Your task | Set down each entry from the block beneath, exactly as written.

Record extracts |
# # #
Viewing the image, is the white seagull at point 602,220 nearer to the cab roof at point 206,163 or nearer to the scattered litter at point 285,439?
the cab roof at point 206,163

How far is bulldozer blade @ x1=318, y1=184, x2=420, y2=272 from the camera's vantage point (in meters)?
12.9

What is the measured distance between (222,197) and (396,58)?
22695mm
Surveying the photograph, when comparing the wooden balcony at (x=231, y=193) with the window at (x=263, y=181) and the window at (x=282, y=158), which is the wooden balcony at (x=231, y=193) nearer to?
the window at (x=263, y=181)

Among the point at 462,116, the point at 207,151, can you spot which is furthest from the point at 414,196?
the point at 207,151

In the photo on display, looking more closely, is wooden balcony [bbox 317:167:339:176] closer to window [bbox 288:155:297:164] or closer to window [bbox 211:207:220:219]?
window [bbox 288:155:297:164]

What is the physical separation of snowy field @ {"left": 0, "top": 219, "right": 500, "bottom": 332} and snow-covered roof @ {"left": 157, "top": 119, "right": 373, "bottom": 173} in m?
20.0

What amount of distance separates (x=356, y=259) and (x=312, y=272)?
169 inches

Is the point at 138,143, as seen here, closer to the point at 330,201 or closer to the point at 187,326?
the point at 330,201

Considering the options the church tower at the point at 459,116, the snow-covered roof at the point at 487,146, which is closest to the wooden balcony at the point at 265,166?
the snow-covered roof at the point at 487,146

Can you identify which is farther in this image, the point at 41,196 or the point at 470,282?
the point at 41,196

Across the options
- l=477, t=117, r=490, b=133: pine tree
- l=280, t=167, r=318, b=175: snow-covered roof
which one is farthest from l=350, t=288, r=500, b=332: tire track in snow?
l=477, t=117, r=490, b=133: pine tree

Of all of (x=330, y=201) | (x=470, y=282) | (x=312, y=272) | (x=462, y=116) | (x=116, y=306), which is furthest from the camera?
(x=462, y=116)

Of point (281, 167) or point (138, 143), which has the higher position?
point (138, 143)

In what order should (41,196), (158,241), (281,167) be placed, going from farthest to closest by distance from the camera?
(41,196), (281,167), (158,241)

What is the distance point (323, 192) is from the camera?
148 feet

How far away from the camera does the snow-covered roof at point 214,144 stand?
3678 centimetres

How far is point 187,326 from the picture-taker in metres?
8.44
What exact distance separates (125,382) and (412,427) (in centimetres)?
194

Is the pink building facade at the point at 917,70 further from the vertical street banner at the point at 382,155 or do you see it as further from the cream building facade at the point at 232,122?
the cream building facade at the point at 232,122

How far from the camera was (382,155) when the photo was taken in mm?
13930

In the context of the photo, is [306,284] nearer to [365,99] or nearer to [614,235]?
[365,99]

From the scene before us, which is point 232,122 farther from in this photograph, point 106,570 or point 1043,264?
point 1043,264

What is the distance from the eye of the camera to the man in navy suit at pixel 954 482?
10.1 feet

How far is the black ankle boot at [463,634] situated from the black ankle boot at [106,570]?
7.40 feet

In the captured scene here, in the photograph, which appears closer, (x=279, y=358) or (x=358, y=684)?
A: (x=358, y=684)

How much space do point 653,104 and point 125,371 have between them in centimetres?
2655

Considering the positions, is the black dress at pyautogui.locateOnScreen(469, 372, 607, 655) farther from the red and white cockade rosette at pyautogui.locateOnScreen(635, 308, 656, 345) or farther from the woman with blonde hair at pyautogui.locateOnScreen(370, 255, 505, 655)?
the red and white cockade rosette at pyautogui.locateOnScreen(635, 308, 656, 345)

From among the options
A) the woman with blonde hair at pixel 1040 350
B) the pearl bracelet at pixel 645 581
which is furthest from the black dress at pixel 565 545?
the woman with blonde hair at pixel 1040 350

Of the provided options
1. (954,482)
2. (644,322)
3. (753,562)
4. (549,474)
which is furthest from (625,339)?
# # #
Completed task |
Viewing the image, is the white seagull at point 602,220 nearer to the cab roof at point 206,163 or nearer to the scattered litter at point 285,439?
the cab roof at point 206,163

How far is bulldozer blade @ x1=318, y1=184, x2=420, y2=272 from the camera's vantage point (in meters)?
12.9

What is the measured distance between (222,197) and (396,58)?
22695mm
Surveying the photograph, when comparing the wooden balcony at (x=231, y=193) with the window at (x=263, y=181) and the window at (x=282, y=158), which is the wooden balcony at (x=231, y=193) nearer to?
the window at (x=263, y=181)

Among the point at 462,116, the point at 207,151, can you spot which is furthest from the point at 414,196?
the point at 207,151

In the photo on display, looking more closely, is wooden balcony [bbox 317:167:339:176] closer to window [bbox 288:155:297:164] or closer to window [bbox 211:207:220:219]?
window [bbox 288:155:297:164]

What is the physical separation of snowy field @ {"left": 0, "top": 219, "right": 500, "bottom": 332} and snow-covered roof @ {"left": 157, "top": 119, "right": 373, "bottom": 173} in m?
20.0

What amount of distance separates (x=356, y=259) and (x=312, y=272)?
169 inches

Is the point at 138,143, as seen here, closer to the point at 330,201 or closer to the point at 187,326?
the point at 330,201

Considering the options the church tower at the point at 459,116, the snow-covered roof at the point at 487,146, which is closest to the wooden balcony at the point at 265,166?
the snow-covered roof at the point at 487,146

Can you identify which is farther in this image, the point at 41,196 or the point at 470,282?
the point at 41,196

Across the options
- l=477, t=117, r=490, b=133: pine tree
- l=280, t=167, r=318, b=175: snow-covered roof
which one is farthest from l=350, t=288, r=500, b=332: tire track in snow?
l=477, t=117, r=490, b=133: pine tree

Of all of (x=330, y=201) | (x=470, y=282) | (x=312, y=272) | (x=462, y=116) | (x=116, y=306), which is furthest from the camera?
(x=462, y=116)

Of point (281, 167) or point (138, 143), which has the higher position?
point (138, 143)

In what order should (41,196), (158,241), (281,167) be placed, going from farthest to closest by distance from the camera?
(41,196), (281,167), (158,241)

What is the distance point (323, 192) is from the camera?
148 feet

How far away from the camera does the snow-covered roof at point 214,144 stand?
3678 centimetres

How far is point 187,326 from the picture-taker in metres?
8.44
What exact distance separates (125,382) and (412,427) (in centimetres)?
194

Is the pink building facade at the point at 917,70 further from the vertical street banner at the point at 382,155 or do you see it as further from the cream building facade at the point at 232,122?
the cream building facade at the point at 232,122

How far from the camera was (382,155) when the photo was taken in mm?
13930

In the context of the photo, is [306,284] nearer to [365,99] or nearer to [614,235]?
[365,99]

From the scene before us, which is point 232,122 farther from in this photograph, point 106,570 or point 1043,264?
point 1043,264

What is the distance from the eye of the camera to the man in navy suit at pixel 954 482?
10.1 feet

How far is the black ankle boot at [463,634] situated from the black ankle boot at [106,570]?
7.40 feet

In the captured scene here, in the photograph, which appears closer, (x=279, y=358) or (x=358, y=684)?
A: (x=358, y=684)

How much space do point 653,104 and point 125,371 have between them in centimetres?
2655

Considering the positions, is the black dress at pyautogui.locateOnScreen(469, 372, 607, 655) farther from the red and white cockade rosette at pyautogui.locateOnScreen(635, 308, 656, 345) or farther from the woman with blonde hair at pyautogui.locateOnScreen(370, 255, 505, 655)?
the red and white cockade rosette at pyautogui.locateOnScreen(635, 308, 656, 345)

From among the options
A) the woman with blonde hair at pixel 1040 350
B) the pearl bracelet at pixel 645 581
which is furthest from the black dress at pixel 565 545?
the woman with blonde hair at pixel 1040 350

Of the provided options
1. (954,482)
2. (644,322)
3. (753,562)
4. (549,474)
which is furthest from (625,339)?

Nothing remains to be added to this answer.